“I want to help people” means nothing now
Pernicious nonsense about seven-day services and new junior doctors’ contracts is ultimately threatening patients’ safety

This weekend, thousands of medical students and junior doctors from across the country will be protesting in London; one of a series of protests that have punctuated the past few weeks. The Department of Health, in the guise of Jeremy Hunt, have decided that the best way to improve rock bottom morale in the NHS, rather than to properly fund it and attempt to address the structural problems that the disastrous Health and Social Care Bill have compounded, is to impose a new contract on juniors that nobody wants, has no basis in improving patient care, and must surely be driven entirely by yet more arbitrary cost saving measures which threaten the safety of those who rely on our world-leading service.
One of the most extraordinary things that has permeated the entire debate from the start is how much public, and indeed media, support there is for juniors seeking fairness and clarity. The public get it, even if government don’t. Junior doctors spend far longer than their contracted and paid hours, far beyond even the most dedicated minister, day by day to ensure that their patients get decent care, 24/7. How many times have we, as medical students, watched junior doctor colleagues being forced to miss family weddings, funerals or just a night with the family because the job comes first? It always has, and it always will; medicine is a career of public service, and when we enter medical school with the words ‘I want to help people’, we really mean it. When the government say that they want to help patients and doctors, and then spread misinformation about juniors, GPs and consultants, using misleading statistics about weekend death rates and seven-day services, then perhaps we might be forgiven in not quite believing them.
Because there has been rather a lot of misinformation thrown about during this campaign. Firstly, those seeking to impose the contract and further demotivate junior doctors have worked very hard to smear those doctors working on the front line day by day. Juniors are any doctors not at consultant level – doctors whose starting salary is considerably lower than most graduate jobs, at around £20k. Increments above that are paid for unsocial hours – which the government is now attempting to slash. According to them, 10pm on a Saturday is a perfectly social hour to work, for less pay. This from a group of people who are increasing the salaries of MPs while ensuring they gold-plate their own unsocial hours provision. It would be a sick joke if it weren’t so unfair.
Add to that the pernicious nonsense about seven-day services. Firstly, this has absolutely nothing whatsoever to do with junior doctors – but it is worth addressing here because of the deliberate conflation that government have attempted in the past few weeks. There are not days of the week that juniors do not work – that is simply not true. But nor are there weekends that are consultant-free. What consultants do not always offer at weekends is elective work – that is, non-emergency services. If Jeremy Hunt would like to see more consultants in at weekends, then firstly he needs to recruit more to fill the weekday elective spots, and he needs to ensure that all the other services that we need to diagnose are there too. There is absolutely no commitment to that whatsoever; it is all words and doctor-bashing.

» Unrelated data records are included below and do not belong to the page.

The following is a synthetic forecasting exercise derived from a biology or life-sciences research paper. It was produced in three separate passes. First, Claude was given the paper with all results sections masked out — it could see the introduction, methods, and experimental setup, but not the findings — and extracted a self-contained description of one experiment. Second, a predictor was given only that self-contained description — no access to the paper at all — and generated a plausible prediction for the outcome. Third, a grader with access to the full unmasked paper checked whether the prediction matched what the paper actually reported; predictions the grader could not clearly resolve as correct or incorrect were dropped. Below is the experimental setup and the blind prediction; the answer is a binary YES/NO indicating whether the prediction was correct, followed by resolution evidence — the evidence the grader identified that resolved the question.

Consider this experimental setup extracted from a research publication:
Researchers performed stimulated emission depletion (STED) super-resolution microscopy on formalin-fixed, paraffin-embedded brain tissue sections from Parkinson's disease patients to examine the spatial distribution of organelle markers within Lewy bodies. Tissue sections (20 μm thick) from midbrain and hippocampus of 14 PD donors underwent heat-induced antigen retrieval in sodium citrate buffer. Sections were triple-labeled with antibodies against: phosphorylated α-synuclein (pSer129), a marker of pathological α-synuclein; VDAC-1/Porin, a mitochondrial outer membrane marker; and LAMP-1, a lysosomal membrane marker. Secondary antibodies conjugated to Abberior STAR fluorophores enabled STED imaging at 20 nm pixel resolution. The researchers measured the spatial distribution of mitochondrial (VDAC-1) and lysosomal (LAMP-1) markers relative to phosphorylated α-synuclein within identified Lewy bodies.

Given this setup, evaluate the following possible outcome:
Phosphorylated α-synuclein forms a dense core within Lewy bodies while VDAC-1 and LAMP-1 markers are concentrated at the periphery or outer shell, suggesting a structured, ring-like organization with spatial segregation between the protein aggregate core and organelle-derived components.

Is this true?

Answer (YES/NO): NO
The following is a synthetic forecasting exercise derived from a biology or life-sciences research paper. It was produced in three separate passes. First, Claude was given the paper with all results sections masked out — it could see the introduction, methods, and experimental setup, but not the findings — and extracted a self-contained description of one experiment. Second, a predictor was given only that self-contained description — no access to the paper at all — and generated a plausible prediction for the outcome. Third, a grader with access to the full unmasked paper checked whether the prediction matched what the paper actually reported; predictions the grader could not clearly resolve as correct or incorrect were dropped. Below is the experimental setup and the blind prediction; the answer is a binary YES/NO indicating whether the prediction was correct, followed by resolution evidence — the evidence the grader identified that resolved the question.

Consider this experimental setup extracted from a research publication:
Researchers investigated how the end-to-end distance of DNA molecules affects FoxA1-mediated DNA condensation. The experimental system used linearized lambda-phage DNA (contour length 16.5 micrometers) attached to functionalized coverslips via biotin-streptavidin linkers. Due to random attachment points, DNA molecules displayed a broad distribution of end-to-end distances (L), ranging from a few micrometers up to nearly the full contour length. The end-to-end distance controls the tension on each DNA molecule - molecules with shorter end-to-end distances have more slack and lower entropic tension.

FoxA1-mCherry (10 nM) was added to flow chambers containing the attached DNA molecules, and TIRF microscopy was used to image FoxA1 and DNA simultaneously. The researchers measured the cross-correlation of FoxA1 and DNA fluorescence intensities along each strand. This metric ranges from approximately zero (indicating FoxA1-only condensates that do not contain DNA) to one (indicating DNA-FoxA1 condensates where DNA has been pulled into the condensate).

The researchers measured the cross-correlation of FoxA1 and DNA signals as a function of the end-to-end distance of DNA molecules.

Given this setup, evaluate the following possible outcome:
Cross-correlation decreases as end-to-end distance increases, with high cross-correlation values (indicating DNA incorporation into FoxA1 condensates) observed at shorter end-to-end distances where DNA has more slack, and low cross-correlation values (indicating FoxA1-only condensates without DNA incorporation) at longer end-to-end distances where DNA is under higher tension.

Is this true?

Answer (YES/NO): YES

And it is despicable and dangerous misrepresentation of weekend death figures that is being used to justify this. It is certainly true that, according to several studies, coming into hospital at a weekend carries a higher risk of death than during the week. But to link that to staffing at weekend, which the government doesn’t seem to even understand in the first place, is disgracefully poor use of statistics that even fresher medical students can understand. Completely ignoring confounding factors is not evidence-based medicine – it is political spin at its worst. Patients are believing this false causation and not coming into hospital at weekends – and it is making them sicker, or at worse, killing them. This cannot be allowed to continue.
But then those devising these contracts aren’t interested in the facts. The contracts will also increase the gender pay gap by punishing women who take maternity leave, but the government has deliberately and willfully ignored this. The BMA has asked for several assurances before re-entering negotiations on these contracts, and they are being completely ignored by George Osborne, who talks in general concepts and riddles but never in plain English.
The root problem with these new contracts is that they threaten patient safety. The government wants to remove the financial punishment that employers get for overworking their staff and overusing antisocial hours (which will no longer even be classed as such). This will result in an even more exhausted workforce. As the spectre of leaving the EU looms overhead, it might well be farewell to the European Working Time directive, too. The reason that the pay changes are unfair is very simple – they create a system that disadvantages patients.
Until the government seriously returns to negotiations, the possibility of industrial action by juniors, supported by students, very much remains. This is almost unprecedented and as the society of the future, students here have the moral duty to support their medical student colleagues. Because in doing so, they are supporting future patients and the health of the nation. We are told doctors should never strike – that it is immoral. Patient safety will never be put at risk by doctors – the only people putting it at risk are the government riding roughshod over the concerns of those who are experts in making people better again. Please support us, and tell this government that enough is enough.